[Question] Concatenating different segments of observation data in different layers within CNN + FC network

akmandor commented 3 years ago

Question

Let's say I have 1-D vector of observations with n (516) data. I would like to pass the first k (512) data to a CNN network. Having the output from the CNN network and concatenating with the rest of my n-k (4) data, I would like to pass them into a FC network.

Main question: What is the right way to implement this custom network within the stable-baselines3 architecture?

My approaches and side questions:

First, I tried to implement using customized CNN policy, but it does not seem working for my case (Please check "Additional context" section below for the details).

EXERCISE INPUTS —
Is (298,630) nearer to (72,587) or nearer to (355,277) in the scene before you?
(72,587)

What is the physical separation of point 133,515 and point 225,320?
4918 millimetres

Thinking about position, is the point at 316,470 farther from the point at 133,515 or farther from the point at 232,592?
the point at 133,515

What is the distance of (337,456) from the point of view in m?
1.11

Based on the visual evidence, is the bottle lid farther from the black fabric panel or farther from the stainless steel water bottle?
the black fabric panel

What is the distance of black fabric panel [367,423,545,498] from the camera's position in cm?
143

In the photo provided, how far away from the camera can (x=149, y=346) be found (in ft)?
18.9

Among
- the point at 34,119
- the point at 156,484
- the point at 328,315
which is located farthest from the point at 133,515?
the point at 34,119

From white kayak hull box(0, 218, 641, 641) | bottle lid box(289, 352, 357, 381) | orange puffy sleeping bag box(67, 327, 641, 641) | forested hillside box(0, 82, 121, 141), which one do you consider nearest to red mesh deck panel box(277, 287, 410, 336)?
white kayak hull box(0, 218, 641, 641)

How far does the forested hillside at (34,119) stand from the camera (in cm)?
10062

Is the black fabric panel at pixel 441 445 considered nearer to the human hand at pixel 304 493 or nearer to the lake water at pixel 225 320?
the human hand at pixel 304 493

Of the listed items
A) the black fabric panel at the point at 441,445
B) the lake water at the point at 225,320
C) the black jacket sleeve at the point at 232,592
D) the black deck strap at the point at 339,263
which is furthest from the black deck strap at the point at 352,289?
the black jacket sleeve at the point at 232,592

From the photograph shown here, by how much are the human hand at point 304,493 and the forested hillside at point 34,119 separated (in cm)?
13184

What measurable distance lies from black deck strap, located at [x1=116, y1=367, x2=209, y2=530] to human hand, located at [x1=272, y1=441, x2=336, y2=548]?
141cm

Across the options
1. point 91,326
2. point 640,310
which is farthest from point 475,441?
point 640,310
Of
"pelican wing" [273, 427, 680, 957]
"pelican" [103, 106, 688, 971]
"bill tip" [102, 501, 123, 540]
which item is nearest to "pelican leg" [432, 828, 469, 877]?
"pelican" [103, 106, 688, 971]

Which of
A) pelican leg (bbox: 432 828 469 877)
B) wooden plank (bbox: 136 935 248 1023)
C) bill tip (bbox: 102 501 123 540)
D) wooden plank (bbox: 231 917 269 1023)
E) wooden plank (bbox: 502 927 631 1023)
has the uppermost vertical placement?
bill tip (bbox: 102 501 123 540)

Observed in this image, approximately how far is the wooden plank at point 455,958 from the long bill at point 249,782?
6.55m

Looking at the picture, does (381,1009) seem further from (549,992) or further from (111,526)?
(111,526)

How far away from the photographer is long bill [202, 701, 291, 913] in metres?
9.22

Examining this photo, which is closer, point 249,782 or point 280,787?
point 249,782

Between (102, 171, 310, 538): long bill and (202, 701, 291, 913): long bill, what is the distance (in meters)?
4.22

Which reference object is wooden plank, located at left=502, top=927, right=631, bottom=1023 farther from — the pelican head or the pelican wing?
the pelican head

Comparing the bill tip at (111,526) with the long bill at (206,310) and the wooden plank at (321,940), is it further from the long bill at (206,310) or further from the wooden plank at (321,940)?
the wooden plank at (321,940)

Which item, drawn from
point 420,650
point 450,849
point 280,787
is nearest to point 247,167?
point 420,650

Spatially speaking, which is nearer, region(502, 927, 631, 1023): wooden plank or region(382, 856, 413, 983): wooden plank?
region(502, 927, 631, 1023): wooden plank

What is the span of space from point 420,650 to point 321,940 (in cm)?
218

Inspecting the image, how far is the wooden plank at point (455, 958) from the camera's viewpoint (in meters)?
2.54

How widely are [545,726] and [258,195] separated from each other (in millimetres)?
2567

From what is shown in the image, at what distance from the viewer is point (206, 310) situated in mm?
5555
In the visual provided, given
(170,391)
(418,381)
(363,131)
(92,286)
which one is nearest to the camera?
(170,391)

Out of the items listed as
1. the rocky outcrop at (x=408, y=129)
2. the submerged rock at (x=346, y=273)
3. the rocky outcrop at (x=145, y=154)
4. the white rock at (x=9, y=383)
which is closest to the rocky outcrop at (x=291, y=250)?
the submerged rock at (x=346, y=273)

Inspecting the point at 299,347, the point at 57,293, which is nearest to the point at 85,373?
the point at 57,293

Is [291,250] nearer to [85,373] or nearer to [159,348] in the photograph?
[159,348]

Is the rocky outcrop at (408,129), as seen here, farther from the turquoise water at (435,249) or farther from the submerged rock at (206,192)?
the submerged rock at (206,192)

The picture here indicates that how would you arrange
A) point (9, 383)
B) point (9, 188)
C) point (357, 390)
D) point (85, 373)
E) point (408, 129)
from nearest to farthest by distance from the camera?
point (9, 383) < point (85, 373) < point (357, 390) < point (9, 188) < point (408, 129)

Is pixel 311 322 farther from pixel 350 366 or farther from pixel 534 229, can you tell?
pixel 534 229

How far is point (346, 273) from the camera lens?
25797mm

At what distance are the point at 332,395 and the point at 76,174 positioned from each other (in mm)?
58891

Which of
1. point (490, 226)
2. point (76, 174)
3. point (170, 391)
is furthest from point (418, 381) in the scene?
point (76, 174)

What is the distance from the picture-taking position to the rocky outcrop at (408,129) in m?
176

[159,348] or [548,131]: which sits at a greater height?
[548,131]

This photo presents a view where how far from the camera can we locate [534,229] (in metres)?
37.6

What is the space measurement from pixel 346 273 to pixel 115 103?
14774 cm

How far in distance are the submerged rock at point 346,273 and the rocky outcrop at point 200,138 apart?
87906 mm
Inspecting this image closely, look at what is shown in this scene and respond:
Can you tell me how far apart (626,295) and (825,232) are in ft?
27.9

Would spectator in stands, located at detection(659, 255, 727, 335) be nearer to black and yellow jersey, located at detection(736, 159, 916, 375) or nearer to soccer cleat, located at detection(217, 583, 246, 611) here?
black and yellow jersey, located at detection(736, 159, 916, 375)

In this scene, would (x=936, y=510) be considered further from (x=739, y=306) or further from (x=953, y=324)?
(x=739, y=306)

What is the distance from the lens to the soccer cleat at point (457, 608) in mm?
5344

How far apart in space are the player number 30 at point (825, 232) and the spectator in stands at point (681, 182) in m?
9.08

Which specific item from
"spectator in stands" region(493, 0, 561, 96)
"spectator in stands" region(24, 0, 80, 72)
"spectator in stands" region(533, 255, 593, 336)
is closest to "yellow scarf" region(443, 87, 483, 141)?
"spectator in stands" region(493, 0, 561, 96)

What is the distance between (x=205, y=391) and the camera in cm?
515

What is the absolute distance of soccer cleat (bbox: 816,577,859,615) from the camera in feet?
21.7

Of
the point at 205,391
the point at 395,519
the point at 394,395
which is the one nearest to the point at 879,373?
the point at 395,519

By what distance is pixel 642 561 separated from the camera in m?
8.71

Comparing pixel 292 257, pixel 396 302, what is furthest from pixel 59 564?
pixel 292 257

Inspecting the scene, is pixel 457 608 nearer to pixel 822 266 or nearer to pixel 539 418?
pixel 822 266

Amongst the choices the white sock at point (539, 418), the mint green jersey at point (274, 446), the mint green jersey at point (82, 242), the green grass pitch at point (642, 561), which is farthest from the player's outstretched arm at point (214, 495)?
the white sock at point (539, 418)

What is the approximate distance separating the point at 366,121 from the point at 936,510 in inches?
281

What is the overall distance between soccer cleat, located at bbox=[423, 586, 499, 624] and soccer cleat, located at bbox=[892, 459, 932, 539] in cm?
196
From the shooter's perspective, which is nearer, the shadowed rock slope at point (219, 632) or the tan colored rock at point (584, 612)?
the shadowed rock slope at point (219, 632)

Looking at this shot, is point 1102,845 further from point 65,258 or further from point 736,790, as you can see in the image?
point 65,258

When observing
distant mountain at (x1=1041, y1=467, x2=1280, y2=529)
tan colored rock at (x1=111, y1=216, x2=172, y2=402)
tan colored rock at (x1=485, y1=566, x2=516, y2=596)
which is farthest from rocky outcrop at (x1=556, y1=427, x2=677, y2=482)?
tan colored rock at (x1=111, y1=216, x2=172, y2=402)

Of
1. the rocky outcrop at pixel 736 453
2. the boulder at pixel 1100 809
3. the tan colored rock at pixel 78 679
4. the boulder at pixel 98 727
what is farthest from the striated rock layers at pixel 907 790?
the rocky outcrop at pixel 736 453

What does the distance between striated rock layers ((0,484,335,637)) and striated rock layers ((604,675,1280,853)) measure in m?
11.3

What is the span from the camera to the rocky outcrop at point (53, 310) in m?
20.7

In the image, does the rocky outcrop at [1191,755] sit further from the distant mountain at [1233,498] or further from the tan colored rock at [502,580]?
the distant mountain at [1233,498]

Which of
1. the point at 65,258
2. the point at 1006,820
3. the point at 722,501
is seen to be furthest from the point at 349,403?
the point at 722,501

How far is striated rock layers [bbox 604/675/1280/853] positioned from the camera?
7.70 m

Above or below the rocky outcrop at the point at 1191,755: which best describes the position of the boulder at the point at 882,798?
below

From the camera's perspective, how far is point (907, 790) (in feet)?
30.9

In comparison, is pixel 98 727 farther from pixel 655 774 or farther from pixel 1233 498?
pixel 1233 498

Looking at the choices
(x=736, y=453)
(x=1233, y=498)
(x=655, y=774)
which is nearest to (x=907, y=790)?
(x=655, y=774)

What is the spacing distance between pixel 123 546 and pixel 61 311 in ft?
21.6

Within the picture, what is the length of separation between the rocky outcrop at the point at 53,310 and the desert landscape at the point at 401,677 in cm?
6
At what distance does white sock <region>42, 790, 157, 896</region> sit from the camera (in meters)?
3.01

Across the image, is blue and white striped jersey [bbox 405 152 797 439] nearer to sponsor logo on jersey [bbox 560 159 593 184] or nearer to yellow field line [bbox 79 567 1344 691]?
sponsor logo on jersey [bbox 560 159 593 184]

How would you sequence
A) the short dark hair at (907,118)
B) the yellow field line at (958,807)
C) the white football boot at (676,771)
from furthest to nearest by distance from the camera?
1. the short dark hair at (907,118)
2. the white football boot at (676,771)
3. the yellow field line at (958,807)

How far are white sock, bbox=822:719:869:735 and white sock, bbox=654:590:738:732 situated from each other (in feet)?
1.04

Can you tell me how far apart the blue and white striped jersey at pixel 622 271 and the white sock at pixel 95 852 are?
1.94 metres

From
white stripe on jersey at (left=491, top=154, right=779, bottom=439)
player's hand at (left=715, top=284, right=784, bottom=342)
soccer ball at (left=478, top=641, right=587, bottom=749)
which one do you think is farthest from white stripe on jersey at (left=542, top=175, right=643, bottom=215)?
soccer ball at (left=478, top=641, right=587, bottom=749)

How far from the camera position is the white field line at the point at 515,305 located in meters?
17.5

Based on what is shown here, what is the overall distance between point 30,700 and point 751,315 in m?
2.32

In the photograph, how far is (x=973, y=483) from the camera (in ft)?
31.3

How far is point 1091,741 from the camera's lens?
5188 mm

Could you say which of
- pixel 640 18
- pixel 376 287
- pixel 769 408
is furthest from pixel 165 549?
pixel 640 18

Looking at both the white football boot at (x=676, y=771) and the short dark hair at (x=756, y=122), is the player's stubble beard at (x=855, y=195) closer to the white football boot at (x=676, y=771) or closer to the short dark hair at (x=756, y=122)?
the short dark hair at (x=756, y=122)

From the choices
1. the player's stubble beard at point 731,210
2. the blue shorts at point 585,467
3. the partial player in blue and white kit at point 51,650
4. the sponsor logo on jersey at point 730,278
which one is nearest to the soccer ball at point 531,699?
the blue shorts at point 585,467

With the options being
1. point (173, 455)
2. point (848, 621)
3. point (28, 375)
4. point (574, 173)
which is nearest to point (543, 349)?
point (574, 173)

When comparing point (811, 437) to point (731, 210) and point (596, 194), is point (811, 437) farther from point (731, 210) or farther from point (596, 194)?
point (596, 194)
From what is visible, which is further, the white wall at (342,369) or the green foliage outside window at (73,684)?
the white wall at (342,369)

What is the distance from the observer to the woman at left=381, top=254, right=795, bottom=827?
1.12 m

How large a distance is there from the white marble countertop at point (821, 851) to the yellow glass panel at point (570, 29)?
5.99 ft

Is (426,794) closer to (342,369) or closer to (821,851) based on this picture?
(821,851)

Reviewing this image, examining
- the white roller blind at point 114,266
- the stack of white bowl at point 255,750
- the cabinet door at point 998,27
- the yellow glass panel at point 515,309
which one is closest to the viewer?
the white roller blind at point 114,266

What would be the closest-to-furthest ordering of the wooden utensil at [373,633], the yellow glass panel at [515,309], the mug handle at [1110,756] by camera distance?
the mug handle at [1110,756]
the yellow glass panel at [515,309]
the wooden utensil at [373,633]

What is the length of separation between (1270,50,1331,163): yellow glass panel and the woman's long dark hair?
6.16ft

PROBLEMS TO WORK ON —
1. List every line of the rows that contains the word "Looking".
2. Go on with the forum question about concatenating CNN output with the remaining observation data in stable-baselines3, picking up after its last sentence.
The forum post and the rows have no connection to each other.

OUTPUTS —
1.
Looking at the picture, does (381,1009) seem further from (549,992) or further from (111,526)?
Looking at this shot, is point 1102,845 further from point 65,258 or further from point 736,790, as you can see in the image?
Looking at the choices
Looking at both the white football boot at (x=676, y=771) and the short dark hair at (x=756, y=122), is the player's stubble beard at (x=855, y=195) closer to the white football boot at (x=676, y=771) or closer to the short dark hair at (x=756, y=122)?

2.
Then, I noticed that instead of setting the whole (n) data as a vector (gym.spaces.box), we can set our observation space as dict as in "Multiple Inputs and Dictionary Observations" section in the documentation. Although the provided example seems relevant to my case, there is no concatenation of the given inputs (image and vector) until the return. Hence, I wonder if I should use MultiInputPolicy rather than CnnPolicy?
If I should use the MultiInputPolicy and let's say I have two inputs with these dict keys: 'obs1' and 'obs2'. Then how can I concatenate the output of the CNN with the second observation using the given guideline in "Multiple Inputs and Dictionary Observations" section? For example; is the following coding correct? Also, in the example, "self._features_dim" is updated based on the given observations, but isn't that depend on the action space, which is given by the input directly? Or is it specific to that example? I am confused.

class CustomCombinedExtractor(BaseFeaturesExtractor):
    def __init__(self, observation_space: gym.spaces.Dict):
        # We do not know features-dim here before going over all the items,
        # so put something dummy for now. PyTorch requires calling
        # nn.Module.__init__ before adding modules
        super(CustomCombinedExtractor, self).__init__(observation_space, features_dim=1)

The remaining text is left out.